Titulaire d’un master en coopération et solidarité internationale et d’un master en gestion d’entreprise, respectivement obtenus à l’Université d’Evry et à l’ESSEC en France. Formée à la communication, aux relations publiques, à la coopération internationale…, elle fait ses premiers pas dans le secteur minier en tant que secrétaire exécutive du Groupement professionnel des Miniers de Côte d’Ivoire (GPMCI) en 2011. En 2014, elle devient Directrice Exécutive du GPMCI. En Décembre 2018, elle est nommée parmi les 100 femmes les plus inspirantes au monde du secteur minier.

 

Energia Africa : Aujourd’hui vous êtes l’une des femmes les plus incontournables du secteur minier en Côte d’Ivoire, comment êtes-vous arrivée à vous imposer dans un segment dominé par les hommes ?

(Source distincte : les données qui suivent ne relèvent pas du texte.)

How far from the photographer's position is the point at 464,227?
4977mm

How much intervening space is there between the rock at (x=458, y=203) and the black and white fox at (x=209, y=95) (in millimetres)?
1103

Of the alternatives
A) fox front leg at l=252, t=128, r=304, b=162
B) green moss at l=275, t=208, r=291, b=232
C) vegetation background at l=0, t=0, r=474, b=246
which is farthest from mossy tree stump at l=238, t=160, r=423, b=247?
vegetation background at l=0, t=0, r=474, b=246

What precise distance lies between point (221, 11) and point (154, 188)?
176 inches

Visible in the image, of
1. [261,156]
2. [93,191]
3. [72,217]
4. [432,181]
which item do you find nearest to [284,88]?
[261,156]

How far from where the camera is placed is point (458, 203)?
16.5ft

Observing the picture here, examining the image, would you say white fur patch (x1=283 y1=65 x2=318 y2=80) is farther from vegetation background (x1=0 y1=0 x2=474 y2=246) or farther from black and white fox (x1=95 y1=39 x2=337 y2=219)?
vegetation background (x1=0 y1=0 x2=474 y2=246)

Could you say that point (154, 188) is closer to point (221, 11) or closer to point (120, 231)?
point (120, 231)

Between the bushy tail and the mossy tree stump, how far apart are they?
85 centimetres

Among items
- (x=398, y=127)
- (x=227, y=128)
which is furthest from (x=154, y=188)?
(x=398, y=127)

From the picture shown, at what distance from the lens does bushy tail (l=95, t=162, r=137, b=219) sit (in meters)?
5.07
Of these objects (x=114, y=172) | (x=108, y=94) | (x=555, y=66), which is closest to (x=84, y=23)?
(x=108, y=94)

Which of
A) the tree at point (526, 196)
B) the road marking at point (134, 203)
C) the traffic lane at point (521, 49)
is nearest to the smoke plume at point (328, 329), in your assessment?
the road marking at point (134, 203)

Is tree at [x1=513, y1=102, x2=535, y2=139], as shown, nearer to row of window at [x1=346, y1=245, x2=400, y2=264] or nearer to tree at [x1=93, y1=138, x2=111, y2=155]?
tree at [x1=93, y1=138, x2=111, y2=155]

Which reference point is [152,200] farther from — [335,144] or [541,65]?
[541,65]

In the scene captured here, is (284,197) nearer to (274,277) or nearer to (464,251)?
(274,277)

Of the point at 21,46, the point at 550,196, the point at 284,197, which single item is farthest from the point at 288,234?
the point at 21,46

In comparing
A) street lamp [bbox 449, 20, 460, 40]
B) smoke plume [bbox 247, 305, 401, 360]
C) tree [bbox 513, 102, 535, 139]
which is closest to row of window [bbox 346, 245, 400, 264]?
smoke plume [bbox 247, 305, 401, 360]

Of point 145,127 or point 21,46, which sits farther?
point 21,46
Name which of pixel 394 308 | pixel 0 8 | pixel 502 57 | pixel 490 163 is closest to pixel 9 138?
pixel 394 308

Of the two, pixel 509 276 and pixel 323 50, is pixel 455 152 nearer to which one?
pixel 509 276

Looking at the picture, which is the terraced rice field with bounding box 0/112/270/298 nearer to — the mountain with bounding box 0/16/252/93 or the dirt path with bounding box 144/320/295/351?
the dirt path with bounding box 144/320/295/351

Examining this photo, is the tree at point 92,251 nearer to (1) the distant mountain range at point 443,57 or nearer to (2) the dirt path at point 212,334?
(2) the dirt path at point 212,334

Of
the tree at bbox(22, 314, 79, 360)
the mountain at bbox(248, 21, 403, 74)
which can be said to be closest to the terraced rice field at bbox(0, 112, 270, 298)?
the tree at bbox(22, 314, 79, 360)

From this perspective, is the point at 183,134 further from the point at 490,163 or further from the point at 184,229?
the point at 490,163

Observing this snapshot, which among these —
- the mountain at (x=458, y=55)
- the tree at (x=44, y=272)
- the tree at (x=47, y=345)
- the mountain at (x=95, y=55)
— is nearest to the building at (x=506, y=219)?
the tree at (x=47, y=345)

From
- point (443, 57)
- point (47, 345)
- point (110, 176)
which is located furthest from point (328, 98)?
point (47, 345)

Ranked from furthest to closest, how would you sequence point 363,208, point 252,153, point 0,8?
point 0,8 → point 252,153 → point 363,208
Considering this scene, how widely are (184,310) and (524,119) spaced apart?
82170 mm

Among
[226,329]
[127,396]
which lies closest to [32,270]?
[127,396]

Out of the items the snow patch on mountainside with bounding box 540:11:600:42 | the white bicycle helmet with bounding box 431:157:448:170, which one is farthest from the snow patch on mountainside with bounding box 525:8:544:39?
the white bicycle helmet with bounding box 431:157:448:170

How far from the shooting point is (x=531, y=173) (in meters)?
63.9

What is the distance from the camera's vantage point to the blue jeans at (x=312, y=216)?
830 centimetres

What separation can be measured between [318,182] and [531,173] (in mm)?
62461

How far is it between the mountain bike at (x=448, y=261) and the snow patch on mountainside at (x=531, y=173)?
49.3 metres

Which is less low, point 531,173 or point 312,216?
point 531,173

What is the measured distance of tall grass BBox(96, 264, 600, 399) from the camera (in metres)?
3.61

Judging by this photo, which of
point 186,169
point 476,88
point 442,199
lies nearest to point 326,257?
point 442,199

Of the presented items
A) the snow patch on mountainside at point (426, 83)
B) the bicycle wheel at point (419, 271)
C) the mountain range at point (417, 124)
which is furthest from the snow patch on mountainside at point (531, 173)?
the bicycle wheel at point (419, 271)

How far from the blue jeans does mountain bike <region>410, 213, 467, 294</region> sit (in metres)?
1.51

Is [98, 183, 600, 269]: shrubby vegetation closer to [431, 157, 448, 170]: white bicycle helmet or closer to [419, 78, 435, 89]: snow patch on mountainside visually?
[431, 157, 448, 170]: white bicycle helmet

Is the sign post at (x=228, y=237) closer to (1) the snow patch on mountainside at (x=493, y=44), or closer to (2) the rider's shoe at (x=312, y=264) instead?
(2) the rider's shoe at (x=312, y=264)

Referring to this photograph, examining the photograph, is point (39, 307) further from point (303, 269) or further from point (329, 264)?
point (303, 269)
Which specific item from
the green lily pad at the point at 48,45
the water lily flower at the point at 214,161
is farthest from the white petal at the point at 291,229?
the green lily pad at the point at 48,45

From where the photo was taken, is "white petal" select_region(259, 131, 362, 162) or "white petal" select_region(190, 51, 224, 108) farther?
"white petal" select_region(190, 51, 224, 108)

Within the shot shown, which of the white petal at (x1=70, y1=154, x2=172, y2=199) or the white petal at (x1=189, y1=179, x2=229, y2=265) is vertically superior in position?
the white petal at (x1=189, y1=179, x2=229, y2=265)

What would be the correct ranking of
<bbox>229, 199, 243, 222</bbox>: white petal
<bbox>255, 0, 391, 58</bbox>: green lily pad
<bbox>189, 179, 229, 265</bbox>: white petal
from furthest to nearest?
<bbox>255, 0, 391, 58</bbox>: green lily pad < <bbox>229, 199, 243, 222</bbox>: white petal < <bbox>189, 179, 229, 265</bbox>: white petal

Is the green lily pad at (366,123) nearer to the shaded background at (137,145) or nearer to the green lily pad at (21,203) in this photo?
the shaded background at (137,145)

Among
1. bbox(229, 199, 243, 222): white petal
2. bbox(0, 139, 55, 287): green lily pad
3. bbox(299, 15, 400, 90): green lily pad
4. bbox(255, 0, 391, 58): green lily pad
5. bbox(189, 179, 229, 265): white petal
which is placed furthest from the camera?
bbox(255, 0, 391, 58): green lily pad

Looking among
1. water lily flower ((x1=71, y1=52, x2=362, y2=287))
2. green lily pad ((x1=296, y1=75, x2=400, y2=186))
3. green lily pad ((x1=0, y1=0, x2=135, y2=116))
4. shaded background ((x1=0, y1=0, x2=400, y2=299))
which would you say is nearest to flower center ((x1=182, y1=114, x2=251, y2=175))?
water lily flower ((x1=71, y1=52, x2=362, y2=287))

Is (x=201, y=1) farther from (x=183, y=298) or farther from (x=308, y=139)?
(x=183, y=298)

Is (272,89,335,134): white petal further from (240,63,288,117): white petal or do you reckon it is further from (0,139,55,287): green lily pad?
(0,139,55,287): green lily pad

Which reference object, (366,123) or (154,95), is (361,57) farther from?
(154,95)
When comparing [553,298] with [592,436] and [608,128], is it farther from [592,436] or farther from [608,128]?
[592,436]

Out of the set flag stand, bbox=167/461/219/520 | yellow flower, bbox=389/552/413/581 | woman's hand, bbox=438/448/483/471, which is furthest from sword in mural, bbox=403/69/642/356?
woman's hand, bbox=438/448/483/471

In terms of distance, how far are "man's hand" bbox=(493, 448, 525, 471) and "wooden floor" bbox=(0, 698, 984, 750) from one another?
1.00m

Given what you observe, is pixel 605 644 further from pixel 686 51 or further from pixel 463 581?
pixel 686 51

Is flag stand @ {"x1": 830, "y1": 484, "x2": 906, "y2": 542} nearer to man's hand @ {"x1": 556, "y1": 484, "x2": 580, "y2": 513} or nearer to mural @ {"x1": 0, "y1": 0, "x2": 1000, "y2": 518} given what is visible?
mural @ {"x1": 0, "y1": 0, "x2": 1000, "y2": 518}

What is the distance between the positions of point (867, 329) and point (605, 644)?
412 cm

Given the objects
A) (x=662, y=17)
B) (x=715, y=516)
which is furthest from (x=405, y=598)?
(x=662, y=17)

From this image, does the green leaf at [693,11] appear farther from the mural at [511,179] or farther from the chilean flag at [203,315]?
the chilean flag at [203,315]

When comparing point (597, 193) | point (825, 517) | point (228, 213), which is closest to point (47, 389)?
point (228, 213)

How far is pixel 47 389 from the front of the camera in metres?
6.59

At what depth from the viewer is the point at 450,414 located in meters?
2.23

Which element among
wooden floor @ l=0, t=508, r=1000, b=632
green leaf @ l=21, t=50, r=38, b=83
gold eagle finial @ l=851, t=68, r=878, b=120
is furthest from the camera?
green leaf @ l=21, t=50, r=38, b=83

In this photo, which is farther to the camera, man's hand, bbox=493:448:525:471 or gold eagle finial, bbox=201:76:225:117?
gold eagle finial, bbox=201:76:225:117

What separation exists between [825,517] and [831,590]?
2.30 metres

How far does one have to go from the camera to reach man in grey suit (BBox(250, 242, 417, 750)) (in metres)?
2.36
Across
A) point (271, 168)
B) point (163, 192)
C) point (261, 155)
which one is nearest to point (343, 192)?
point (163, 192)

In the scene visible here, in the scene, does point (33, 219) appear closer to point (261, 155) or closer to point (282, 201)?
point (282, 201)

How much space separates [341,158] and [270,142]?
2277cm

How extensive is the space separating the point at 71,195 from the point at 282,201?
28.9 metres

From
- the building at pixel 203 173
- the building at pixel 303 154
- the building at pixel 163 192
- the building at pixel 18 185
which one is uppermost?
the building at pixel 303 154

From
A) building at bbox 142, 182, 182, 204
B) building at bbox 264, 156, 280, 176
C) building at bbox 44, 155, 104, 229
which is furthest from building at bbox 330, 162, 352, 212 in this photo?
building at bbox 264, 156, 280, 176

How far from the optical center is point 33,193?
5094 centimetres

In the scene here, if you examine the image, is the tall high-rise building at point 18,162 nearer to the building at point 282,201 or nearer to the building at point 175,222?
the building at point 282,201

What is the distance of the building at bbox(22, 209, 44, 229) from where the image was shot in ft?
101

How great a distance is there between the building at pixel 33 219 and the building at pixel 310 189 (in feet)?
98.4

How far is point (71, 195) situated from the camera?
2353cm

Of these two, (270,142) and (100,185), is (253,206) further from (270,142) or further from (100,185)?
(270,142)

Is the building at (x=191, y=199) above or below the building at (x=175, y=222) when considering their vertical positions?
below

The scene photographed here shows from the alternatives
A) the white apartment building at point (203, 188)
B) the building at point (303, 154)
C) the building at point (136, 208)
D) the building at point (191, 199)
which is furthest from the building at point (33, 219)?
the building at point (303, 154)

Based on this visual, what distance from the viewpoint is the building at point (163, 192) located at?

Christine Logbo-Kossi : C’est à force de travail, de discipline et d’engagement je dirais. Je crois fortement en la rigueur et la recherche de résultats dans le travail à accomplir, ce qui permet à tout être humain, sans distinction de genre, d’exister et d’évoluer dans le monde professionnel. Il faut viser la perfection, de ce fait, à défaut de l’atteindre, on devient au moins excellent.

Je suis arrivée dans le secteur sans aucune connaissance dans les (et des) mines. J’ai débuté au bas de l’échelle, j’ai appris auprès des pratiquants/ sachants, je suis repartie à l’école pour actualiser mes connaissances et aptitudes professionnelles comme humaines.

A mes débuts, et je ne suis pas la plus âgée du secteur minier ivoirien (rires), il y avait très peu de femmes, et encore moins des femmes qui avaient une voix audible. Aujourd’hui, la situation a évolué … le dernier fait marquant : une association d’hommes dirigeants d’entreprises minières a vu le jour pour promouvoir la présence et la compétence des femmes. C’est dire que l’addition « travail, rigueur et engagement » réussit « à tous les coups », et ce, pour le bénéfice des jeunes femmes également.

 

Energia Africa : Pensez-vous que l’industrie extractive peut avoir un impact sur l’autonomisation de la femme ?

Oui bien sûr. Si bien entendu, toutes les parties prenantes décident de lui reconnaître sa capacité et sa capabilité.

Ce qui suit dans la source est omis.